Creating PDF documents using wkhtmltopdf

October 17, 2022 - Reading time: 2 minutes

I often use wkhtmltopdf to generate a PDF from web content with a common use case being the generation of invoices. More recently, I have also used it to generate data remediation documents to help businesses comply with some of their regulatory requirements.

Here's the link https://wkhtmltopdf.org/

The project consists of two utilities, one to generate PDF's and the other to generate images. wkhtmltopdf describes itself as:

... an open source (LGPLv3) command line tool to render HTML into PDF and various image formats using the Qt WebKit rendering engine. It runs entirely "headless" and does not require a display or display service.

However, on our Linux virtual machines sitting in Azure, I've always installed xvfb (X virtual framebuffer) to provide a virtual graphics buffer, perfect for those VM's that don't have a graphics adapter or screen.

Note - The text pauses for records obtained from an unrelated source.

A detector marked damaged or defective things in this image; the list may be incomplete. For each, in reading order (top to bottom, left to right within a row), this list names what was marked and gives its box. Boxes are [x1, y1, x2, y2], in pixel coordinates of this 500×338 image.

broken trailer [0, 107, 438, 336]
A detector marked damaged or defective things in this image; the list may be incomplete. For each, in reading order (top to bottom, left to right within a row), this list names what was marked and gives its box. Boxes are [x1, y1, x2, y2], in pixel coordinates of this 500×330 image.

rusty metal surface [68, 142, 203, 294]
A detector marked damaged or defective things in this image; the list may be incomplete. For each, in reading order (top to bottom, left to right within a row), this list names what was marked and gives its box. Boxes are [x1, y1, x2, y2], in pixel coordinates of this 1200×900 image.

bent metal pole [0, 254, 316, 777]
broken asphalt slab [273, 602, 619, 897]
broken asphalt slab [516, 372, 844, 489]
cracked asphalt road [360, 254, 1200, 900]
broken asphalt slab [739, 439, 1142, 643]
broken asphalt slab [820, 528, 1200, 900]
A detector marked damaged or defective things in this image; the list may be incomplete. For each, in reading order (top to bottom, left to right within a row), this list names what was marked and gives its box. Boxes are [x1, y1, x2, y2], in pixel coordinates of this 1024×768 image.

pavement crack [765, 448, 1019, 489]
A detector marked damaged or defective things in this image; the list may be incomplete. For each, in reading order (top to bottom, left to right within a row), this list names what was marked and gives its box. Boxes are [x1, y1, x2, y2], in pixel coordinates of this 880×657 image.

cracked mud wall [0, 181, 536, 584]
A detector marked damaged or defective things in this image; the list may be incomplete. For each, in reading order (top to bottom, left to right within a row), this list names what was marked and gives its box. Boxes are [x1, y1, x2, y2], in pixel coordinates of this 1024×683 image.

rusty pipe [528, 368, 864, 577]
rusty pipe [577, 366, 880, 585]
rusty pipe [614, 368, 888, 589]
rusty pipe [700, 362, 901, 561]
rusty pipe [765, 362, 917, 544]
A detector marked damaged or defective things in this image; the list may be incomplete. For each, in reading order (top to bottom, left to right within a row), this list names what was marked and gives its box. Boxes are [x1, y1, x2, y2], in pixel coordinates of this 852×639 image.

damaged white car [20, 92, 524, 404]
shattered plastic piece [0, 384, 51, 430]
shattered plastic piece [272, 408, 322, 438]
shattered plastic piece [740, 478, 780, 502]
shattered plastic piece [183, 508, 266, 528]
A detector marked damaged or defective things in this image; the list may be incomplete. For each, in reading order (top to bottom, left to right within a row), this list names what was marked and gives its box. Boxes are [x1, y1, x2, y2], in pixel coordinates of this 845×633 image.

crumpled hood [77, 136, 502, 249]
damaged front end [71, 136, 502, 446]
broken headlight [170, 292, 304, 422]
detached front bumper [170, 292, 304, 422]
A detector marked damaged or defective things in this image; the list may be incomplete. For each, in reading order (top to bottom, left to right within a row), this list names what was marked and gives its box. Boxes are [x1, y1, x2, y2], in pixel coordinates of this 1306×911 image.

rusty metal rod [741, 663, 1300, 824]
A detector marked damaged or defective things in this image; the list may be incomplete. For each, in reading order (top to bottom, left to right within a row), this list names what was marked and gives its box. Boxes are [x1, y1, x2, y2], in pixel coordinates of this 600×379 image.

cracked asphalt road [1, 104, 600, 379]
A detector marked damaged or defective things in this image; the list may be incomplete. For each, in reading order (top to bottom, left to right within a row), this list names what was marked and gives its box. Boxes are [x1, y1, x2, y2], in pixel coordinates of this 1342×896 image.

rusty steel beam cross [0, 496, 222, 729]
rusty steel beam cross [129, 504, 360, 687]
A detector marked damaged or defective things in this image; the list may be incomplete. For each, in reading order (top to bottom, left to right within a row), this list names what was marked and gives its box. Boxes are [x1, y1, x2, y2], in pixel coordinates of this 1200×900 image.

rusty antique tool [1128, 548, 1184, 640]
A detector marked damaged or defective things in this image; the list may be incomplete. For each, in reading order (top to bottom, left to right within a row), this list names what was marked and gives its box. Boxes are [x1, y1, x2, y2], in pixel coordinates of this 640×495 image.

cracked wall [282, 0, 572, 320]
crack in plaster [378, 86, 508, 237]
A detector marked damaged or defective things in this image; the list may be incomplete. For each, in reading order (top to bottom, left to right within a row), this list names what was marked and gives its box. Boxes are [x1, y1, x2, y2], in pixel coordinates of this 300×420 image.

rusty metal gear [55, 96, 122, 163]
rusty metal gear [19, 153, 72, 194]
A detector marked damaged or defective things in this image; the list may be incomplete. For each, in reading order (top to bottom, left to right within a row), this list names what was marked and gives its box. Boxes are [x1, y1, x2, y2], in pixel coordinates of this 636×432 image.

It is easy enough to install from the command line using:

sudo apt install xvfb

Then, install wkhtmltopdf

sudo apt install wkhtmltopdf

In most cases, I access this via an exec command in most programming languages, although you should always be careful about what you are executing before actually running these commands!

// build the command that will run via PHP.
// remember to sanitise your inputs for $path and $filename!
$wkcmd = 'xvfb-run wkhtmltopdf "'.$path.'" '.$filename;
// execute the command
exec($wkcmd);
// In this instance, I'm using pdfbox to encrypt the output PDF with the user's ID number.
exec('java -jar pdfbox-app-2.0.21.jar Encrypt -U '.$pii['id_number'].' '.$filename);
// do what ever you need to do with the generated PDF i.e.: email it, store it.
// don't forget to clean up the file system afterwards!

Most of the code I have written uses PHP to generate and render the HTML in to a PDF in a temporary directory, and if necessary, makes use of PDFBox to apply additional transformations, like password protecting the PDF.